An overview of the South African tax implications to be considered when entering into a secondment agreement.
This briefing has been published by Conor Mcfadden of Fasken Martineau, Johannesburg, who has agreed to Simmons & Simmons making it available on elexica.
The secondment of employees to South Africa has become a common practice of multinational companies as the demand for international skills and cross-border services has increased over the past couple of years.
Ordinarily, a South African company will enter into a secondment agreement with its foreign holding company or subsidiary company (or even an unrelated party) for the provision of services to the South African company to be carried out by the employees of the foreign company in South Africa. Secondment agreements generally provide that while the employees are seconded to the South African company, such employees remain employed by the foreign company and they will continue to be remunerated by the foreign company. The foreign company continues to pay for the employment costs of such an employee while they are seconded to South Africa. The agreement in most instances provides that the foreign company is entitled to recover any costs, such as salaries and any other associated additional costs, from the South African company as a part of a service fee.
There are various South African tax implications that need to be considered by both the South African company and foreign company when entering into a secondment agreement, particularly employees’ tax, exchange control and reportable arrangement implications. However, the value added tax (VAT) implications are often overlooked.

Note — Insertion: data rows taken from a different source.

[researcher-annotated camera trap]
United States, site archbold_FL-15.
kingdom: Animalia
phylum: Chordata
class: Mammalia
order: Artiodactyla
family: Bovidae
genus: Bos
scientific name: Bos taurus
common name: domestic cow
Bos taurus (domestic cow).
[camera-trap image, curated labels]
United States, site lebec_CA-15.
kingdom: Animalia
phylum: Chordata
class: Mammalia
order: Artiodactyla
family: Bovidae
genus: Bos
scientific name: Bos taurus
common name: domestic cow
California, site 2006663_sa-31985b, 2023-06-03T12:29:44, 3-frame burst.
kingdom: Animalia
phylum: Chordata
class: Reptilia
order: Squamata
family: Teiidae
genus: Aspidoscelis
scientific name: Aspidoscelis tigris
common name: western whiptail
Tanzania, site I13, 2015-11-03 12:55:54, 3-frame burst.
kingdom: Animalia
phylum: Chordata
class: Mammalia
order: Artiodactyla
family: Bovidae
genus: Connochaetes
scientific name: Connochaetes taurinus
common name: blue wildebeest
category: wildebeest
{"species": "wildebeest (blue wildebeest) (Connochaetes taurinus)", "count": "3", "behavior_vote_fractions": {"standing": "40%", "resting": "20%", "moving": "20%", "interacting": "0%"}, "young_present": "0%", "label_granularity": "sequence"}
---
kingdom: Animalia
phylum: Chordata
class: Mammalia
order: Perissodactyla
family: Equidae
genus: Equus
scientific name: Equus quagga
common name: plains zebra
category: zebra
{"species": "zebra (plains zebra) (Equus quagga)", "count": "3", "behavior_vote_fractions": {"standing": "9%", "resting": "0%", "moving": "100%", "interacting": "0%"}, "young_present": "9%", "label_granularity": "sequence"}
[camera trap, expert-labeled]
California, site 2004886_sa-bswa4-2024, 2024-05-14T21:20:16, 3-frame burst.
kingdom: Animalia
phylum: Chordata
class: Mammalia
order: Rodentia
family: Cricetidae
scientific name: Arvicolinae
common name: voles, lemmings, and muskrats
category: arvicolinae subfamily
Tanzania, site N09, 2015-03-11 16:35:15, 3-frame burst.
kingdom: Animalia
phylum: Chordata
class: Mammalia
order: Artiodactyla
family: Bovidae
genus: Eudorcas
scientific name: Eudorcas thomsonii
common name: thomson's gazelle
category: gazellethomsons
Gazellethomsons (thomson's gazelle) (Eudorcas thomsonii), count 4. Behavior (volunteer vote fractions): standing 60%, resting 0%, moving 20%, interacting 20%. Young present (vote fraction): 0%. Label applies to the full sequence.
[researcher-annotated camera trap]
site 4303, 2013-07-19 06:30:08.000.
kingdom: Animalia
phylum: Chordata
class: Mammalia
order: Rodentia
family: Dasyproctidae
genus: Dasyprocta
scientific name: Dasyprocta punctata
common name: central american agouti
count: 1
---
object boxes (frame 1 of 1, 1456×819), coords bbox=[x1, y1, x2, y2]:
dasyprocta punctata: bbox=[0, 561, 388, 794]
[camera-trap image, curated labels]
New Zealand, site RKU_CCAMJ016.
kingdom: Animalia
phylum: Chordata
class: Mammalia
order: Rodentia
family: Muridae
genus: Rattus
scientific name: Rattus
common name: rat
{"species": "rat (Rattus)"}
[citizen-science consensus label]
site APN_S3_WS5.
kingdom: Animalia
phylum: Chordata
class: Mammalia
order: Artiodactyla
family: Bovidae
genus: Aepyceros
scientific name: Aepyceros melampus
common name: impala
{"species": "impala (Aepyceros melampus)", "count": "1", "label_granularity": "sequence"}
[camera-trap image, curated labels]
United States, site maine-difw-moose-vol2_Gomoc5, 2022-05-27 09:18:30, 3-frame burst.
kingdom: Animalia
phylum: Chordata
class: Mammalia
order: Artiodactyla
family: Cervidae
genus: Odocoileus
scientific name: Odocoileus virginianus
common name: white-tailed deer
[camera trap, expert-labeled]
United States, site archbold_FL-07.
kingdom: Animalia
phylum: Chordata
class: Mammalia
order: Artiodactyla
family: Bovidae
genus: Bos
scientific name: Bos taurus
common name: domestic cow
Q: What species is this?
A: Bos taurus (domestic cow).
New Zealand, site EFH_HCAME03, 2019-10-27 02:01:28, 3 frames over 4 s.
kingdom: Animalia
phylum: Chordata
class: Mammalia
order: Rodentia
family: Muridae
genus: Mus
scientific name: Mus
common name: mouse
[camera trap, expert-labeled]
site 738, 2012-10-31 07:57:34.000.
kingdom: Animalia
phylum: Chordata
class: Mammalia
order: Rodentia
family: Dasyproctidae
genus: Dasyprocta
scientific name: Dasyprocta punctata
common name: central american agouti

From a VAT perspective, the service fee charged to the South African company may potentially trigger a VAT liability for the foreign company in South Africa. South Africa does not have specific place of supply rules for VAT purposes, therefore whether or not a foreign company has to register for VAT in South Africa depends on the factual circumstances and whether all the requirements of the definition of "enterprise" are met.
This is so because, in terms of the Value Added Tax Act 89 of 1991 (the Act), any person who carries on an enterprise or activity in South Africa could be required to register for VAT. An “enterprise” is defined in the Act to include any activity carried on continuously or regularly by any person in South Africa or partly in South Africa to another person, for consideration.
The secondment of employees to South Africa for purposes of providing services constitutes an activity and if the foreign company seconds multiple employees to South Africa during the course of a year that activity will be considered to be continuous and regular. In the Act the word ‘services’ is broadly defined and can therefore include the secondment of employees by a foreign company to a South African company. The fee that is paid by the South African company to the foreign company for the secondment of the employees to South Africa would be viewed as consideration for the services supplied.
Therefore, by seconding employees to South Africa the foreign company will be carrying out an enterprise or activity in South Africa for VAT purposes. The frequency of the presence of the employees’ of the foreign company in South Africa and not the length of their stay in South Africa determines whether the foreign company’s activities in South Africa constitutes an enterprise for VAT purposes.
However, even if the activities of the foreign company constitutes an enterprise, the foreign company is only required to register for VAT in South Africa and become a VAT vendor if the total consideration received by it from the South African company for these services exceeds R1m in a 12 month period (or the contract is anticipated to exceed R1m). As a registered VAT vendor in South Africa the foreign company must then charge VAT at 14% on the consideration it receives from the services it provides to the South African company in terms of the secondment agreement. In order to ensure compliance with the Act, the foreign company will be required, amongst other things, to appoint a VAT representative in South Africa. The VAT representative must be a natural person that is a resident of South Africa and who will act as an agent for the foreign company with regards to the duties and obligations imposed by the Act on the foreign company.
It is therefore crucial that South African companies and foreign multinational companies assess the VAT implications that may arise from entering into a secondment agreement in order to ensure compliance with the South African tax legislation.
This document (and any information accessed through links in this document) is provided for information purposes only and does not constitute legal advice. Professional legal advice should be obtained before taking or refraining from any action as a result of the contents of this document.